LOOOOOOOOOOOOOOOOOOLOLOL i looked at an old blog post and it basically skipped over combat damage while praising the game

it had one sentence explaining how ranks tick down, does not call attention to how fiddly this is

i can imagine referees liking this because 1) it's incredibly easy to stat out any baseline themed enemy "it's a rogue with good +2 sneak"

and they don't actually do any of the bookkeeping players have to do (7 fucking qualities ticking down just after chargen, more once your character goes up)

*8 qualities
you could probably make this a lot easier if you scaled it more to traveller (rank X = mod X) and then at 0 (or "unskilled") you apply whatever arbitrary penalty level (jaws uses -2 for poor)

this shifts your success curve dramatically, though, because if average is rank 1 then master is rank 4 which is +4 versus their scaled +6

but maybe you want things to be harder in gameplay but not bookkeeping...

+===+

-- STATED PROBLEM A --
Write out the post about tracking rank damage word for word, beginning at "this shifts your" and stopping after "but not bookkeeping...".

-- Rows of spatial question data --
+===+

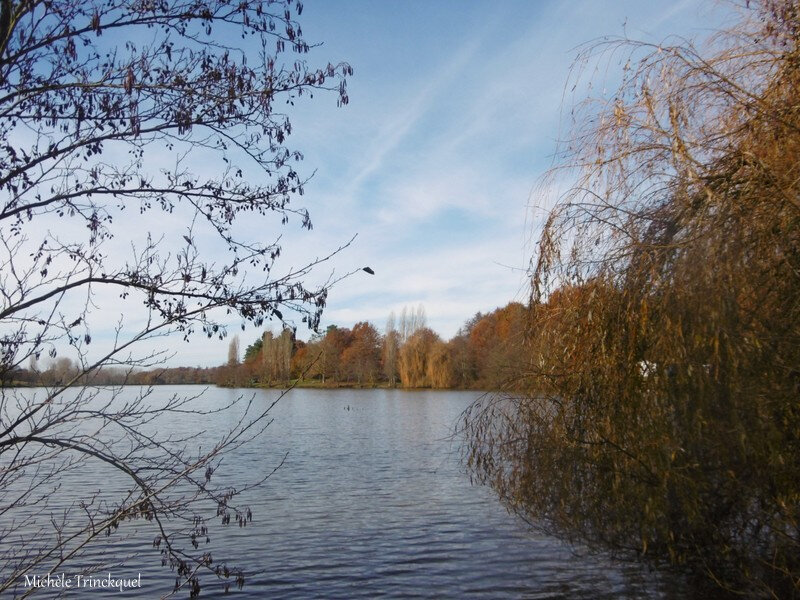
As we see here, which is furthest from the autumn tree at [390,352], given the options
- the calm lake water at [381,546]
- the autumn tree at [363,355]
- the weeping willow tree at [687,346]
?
the weeping willow tree at [687,346]

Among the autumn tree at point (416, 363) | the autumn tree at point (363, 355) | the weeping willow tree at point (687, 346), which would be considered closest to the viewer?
the weeping willow tree at point (687, 346)

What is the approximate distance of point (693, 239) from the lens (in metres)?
4.54

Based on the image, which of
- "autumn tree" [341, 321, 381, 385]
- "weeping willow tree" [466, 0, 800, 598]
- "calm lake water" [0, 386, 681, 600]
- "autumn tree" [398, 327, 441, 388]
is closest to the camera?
"weeping willow tree" [466, 0, 800, 598]

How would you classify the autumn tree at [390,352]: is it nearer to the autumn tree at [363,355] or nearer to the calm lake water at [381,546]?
the autumn tree at [363,355]

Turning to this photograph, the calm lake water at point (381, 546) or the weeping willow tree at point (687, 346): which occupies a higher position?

+===+

-- STATED PROBLEM B --
Pick out every line in the rows that contains the word "from".

-- PROBLEM SOLUTION A --
this shifts your success curve dramatically, though, because if average is rank 1 then master is rank 4 which is +4 versus their scaled +6

but maybe you want things to be harder in gameplay but not bookkeeping...

-- PROBLEM SOLUTION B --
As we see here, which is furthest from the autumn tree at [390,352], given the options
What is the approximate distance of point (693, 239) from the lens (in metres)?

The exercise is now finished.